WASHINGTON — The work to redesign the $20 bill and affix an image of abolitionist Harriet Tubman as its centerpiece was well underway before the Trump administration delayed the plans, according to a new report from the New York Times.

Efforts to redesign the bill were advanced enough for officials at the Secret Service and government engravers to review a metal engraving plate and a digital image of the Tubman mock-up as recently as May 2018, the report said.


This 1860-75 photo shows abolitionist Harriet Tubman. Treasury Secretary Steven Mnuchin is calling “completely erroneous” a report published Friday that an initial 2020 deadline for completing the design of the $20 bill featuring Tubman could have been met. Harvey B. Lindsley/Library of Congress via AP

The report cited current and former sources at the Treasury Department, which oversees the Bureau of Engraving and Printing. The Times also included a preliminary image it obtained from a former Treasury official, completed in late 2016, of what a new $20 bill could look like, featuring Tubman “in a dark coat with a wide collar and a white scarf,” the report said.

The bureau disputed these events and said that new Secret Service agents routinely visit the bureau for training purposes. “A training class would never be in the position to review a preliminary currency design, let alone something advanced,” a spokesman said.

A delay in the redesign of the $20 bill was motivated by concerns of a potential backlash from President Trump, according to the Times report: Treasury Secretary Steven Mnuchin chose a timeline extending beyond Trump’s presidency to avoid the possibility of an explosive controversy, fearing that the president who has disparaged the redesign would cancel the plans altogether.

In a statement to The Washington Post on Friday, Mnuchin said the development of security and anti-counterfeiting measures first dictates the redesign process. “In the case of the $20 bill, that timetable is consistent with the previous Administration and has not been changed. As Secretary, my first responsibility is to ensure all security and anti-counterfeiting measures are properly taken in accordance with BEP’s mandates. The suggestion that this process is being stalled is completely erroneous.”

The director of the Bureau of Engraving and Printing, Len Olijar said in a statement that “No Bureau or Department official has ‘scrapped’ anything; it is too early to develop an integrated concept or design until security features are finalized.” He added, “Everything remains on the table.”

The White House did not respond to requests for comment.

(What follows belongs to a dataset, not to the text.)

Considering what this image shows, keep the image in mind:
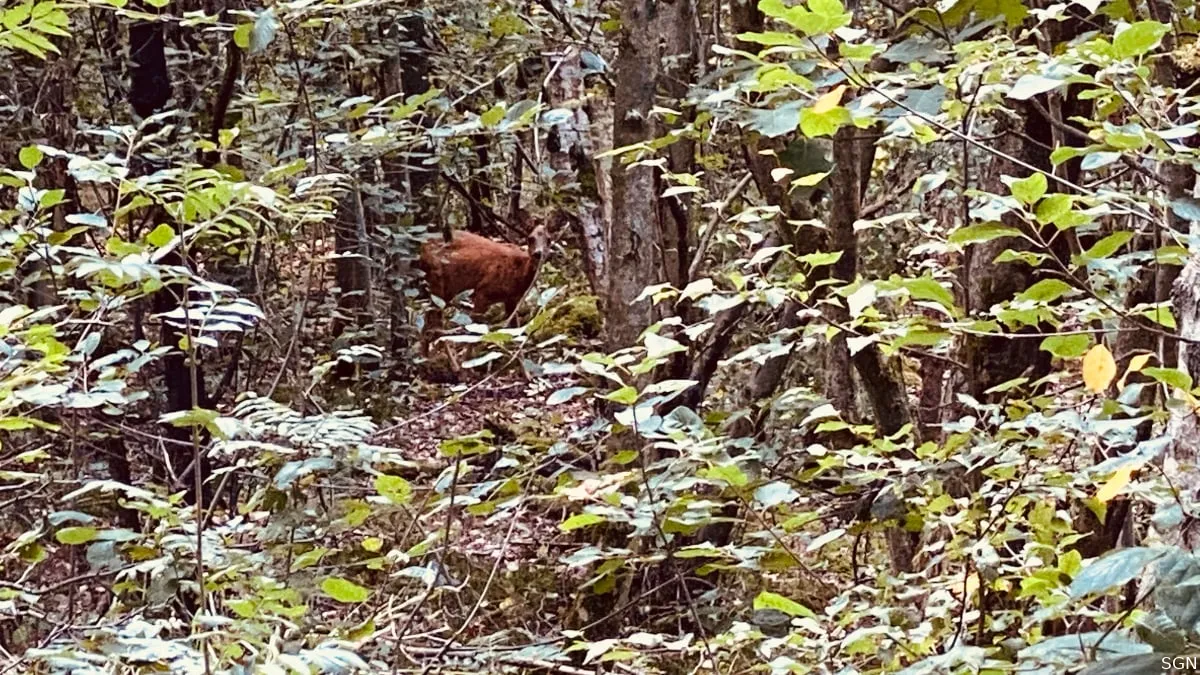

Last month, Mnuchin announced that Tubman would not replace President Andrew Jackson on the $20 bill next year, a planned change initiated by the treasury secretary in the Obama administration that carried historical significance. Tubman, a 19th-century abolitionist leader, was destined to take the lofty position from the nation’s seventh president, a slaveholder.

Mnuchin said during congressional testimony that the delay of the new $20 bill was prompted by security concerns pushing the government to first release the redesigns of the $10 and $50 bills. Mnuchin would not say whether he supported keeping Tubman on the new $20 bill, which under the revised timeline, would be left to whoever holds the treasury secretary position in 2026. That timetable would keep the Trump administration out of the final decision, even if the president wins a second term.

During the 2016 campaign, then-candidate Donald Trump described the Tubman redesign as an act of “pure political correctness.”

Earlier this week, Maryland Gov. Larry Hogan, a Republican, urged Mnuchin to reconsider the delay and to place Tubman’s likeness on the $20 bill immediately. As a formerly enslaved person who led hundreds of others to freedom, Tubman had “more than earned her place among our nation’s most pivotal leaders,” Hogan wrote in a letter to the treasury secretary. “She deserves this honor.”